--- START ---

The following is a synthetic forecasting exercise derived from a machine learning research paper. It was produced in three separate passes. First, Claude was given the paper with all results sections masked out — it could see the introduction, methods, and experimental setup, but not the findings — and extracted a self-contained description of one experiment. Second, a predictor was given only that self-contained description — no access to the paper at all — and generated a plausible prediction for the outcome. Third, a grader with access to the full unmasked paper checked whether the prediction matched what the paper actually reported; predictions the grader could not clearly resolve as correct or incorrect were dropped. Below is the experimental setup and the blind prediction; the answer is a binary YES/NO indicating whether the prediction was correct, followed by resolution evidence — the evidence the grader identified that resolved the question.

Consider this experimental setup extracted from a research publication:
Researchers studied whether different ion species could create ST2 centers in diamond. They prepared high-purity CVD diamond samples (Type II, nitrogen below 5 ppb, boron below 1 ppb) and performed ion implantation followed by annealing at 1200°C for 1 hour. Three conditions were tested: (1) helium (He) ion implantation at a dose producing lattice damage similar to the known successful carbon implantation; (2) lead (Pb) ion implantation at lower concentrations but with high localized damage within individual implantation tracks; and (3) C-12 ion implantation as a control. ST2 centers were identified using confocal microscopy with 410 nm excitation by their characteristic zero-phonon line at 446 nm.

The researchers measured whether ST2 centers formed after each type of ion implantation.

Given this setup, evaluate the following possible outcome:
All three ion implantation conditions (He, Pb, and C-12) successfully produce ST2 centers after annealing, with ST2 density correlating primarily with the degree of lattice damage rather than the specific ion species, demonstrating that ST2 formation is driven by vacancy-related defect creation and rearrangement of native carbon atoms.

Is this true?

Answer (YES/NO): NO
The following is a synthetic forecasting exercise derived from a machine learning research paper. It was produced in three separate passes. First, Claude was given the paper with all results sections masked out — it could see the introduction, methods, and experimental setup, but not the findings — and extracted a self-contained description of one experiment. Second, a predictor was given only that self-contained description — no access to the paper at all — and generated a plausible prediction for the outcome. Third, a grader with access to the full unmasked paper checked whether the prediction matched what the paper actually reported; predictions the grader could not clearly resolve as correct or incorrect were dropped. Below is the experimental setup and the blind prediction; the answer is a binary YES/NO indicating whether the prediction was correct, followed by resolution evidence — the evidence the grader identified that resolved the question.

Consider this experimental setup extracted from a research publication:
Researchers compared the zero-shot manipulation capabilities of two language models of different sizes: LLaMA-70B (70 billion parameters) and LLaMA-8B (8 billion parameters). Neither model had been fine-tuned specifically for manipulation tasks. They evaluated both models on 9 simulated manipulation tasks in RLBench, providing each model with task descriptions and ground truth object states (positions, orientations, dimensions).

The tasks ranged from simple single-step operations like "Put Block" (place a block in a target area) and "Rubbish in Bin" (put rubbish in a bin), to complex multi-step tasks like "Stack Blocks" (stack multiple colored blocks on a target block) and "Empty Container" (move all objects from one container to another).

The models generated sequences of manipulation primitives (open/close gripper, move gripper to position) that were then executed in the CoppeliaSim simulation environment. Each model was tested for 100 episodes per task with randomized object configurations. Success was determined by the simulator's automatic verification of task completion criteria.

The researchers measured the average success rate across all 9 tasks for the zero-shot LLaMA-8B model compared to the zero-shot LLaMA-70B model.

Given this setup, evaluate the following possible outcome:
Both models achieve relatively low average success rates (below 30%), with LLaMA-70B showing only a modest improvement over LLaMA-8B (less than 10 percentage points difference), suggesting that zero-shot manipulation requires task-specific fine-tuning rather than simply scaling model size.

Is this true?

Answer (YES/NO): NO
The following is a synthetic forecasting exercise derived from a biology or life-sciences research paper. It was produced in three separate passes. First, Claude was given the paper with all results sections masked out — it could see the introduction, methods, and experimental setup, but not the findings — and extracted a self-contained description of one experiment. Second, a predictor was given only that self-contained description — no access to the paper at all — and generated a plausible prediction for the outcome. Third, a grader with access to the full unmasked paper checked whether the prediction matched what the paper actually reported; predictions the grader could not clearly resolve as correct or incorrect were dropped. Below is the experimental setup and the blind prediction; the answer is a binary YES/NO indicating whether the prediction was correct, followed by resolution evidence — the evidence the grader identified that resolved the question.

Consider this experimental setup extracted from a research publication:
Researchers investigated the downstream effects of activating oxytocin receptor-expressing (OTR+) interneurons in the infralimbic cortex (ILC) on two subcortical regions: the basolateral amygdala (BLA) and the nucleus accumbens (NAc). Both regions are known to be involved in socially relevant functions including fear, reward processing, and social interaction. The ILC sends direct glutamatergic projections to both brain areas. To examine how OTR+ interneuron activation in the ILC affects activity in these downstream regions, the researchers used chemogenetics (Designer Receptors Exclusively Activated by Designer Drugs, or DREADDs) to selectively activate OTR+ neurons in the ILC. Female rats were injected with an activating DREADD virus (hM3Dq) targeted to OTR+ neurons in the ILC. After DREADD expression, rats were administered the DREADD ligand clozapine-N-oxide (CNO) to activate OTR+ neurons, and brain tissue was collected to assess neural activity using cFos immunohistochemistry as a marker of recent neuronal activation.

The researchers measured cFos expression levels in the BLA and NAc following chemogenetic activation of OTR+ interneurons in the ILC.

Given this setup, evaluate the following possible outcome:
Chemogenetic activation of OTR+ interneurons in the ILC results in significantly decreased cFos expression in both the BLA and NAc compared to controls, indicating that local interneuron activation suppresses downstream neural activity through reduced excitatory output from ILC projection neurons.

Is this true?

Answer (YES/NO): NO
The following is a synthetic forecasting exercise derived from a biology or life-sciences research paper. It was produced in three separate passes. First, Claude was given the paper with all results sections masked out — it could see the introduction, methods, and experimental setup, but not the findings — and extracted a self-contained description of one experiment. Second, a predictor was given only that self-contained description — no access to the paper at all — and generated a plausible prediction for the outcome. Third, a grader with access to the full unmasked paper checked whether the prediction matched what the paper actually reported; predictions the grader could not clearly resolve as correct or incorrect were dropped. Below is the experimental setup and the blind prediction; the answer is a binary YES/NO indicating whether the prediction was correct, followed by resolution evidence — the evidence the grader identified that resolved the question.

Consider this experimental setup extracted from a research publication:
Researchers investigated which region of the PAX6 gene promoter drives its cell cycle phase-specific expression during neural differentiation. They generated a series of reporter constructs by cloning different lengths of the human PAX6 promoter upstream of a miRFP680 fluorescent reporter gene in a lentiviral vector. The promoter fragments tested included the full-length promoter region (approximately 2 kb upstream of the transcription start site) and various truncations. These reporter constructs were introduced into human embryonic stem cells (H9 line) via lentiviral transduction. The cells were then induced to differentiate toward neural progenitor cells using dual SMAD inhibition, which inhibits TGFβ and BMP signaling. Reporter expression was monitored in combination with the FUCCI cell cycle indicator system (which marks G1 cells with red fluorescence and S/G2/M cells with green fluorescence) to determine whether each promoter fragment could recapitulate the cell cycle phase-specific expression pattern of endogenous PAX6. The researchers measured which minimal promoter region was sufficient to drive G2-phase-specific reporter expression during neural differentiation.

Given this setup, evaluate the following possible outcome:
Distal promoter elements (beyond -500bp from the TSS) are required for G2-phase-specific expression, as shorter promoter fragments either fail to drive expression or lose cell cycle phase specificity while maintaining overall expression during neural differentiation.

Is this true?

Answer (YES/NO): NO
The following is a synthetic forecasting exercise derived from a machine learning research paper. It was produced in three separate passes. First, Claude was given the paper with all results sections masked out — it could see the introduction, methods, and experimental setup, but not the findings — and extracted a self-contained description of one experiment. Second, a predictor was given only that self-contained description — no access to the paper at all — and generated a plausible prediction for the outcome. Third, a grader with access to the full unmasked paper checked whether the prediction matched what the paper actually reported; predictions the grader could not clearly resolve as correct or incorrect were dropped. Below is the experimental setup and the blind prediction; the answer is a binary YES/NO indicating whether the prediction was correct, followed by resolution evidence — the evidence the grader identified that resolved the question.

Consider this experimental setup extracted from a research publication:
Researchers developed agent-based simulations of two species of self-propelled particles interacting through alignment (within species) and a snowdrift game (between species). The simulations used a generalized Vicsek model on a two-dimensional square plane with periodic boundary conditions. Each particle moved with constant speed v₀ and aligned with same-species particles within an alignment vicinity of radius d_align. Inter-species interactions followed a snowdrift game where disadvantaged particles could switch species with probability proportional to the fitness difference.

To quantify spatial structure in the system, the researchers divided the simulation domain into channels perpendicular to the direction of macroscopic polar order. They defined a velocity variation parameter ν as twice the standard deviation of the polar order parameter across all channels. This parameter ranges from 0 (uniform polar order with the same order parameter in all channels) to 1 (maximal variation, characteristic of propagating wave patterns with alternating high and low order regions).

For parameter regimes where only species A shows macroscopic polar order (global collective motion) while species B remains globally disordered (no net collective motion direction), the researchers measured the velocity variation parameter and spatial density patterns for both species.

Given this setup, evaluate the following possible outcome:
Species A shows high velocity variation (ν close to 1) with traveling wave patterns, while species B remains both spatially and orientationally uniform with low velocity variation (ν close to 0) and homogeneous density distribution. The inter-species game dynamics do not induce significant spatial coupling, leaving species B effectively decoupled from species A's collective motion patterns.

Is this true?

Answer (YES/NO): NO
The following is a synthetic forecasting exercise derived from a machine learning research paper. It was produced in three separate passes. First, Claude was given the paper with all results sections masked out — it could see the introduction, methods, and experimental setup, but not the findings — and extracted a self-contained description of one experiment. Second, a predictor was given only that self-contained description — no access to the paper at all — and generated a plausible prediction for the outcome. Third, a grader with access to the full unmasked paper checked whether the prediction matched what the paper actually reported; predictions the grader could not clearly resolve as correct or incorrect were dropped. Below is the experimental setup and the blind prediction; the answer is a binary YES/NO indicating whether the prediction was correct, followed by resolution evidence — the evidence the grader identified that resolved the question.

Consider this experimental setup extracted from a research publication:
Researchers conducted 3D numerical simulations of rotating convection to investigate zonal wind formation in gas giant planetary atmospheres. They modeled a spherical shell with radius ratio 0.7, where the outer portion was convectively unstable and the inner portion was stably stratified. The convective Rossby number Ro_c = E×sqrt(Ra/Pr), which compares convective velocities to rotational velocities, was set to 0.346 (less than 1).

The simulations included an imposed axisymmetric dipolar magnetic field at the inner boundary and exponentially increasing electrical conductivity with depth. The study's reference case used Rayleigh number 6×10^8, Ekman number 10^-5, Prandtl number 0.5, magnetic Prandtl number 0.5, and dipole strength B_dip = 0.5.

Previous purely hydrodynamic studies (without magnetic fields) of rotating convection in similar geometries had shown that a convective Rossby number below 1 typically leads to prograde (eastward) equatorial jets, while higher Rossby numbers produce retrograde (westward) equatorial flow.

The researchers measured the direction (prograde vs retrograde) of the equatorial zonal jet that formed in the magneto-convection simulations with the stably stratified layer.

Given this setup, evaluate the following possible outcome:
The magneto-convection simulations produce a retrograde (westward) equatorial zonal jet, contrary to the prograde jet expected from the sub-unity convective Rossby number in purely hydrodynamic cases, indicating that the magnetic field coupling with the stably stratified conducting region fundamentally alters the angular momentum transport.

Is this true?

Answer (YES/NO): NO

--- END ---

What to produce: Show every line of the data in which the word "close" appears.

Answer to this problem:
The models generated sequences of manipulation primitives (open/close gripper, move gripper to position) that were then executed in the CoppeliaSim simulation environment. Each model was tested for 100 episodes per task with randomized object configurations. Success was determined by the simulator's automatic verification of task completion criteria.
Species A shows high velocity variation (ν close to 1) with traveling wave patterns, while species B remains both spatially and orientationally uniform with low velocity variation (ν close to 0) and homogeneous density distribution. The inter-species game dynamics do not induce significant spatial coupling, leaving species B effectively decoupled from species A's collective motion patterns.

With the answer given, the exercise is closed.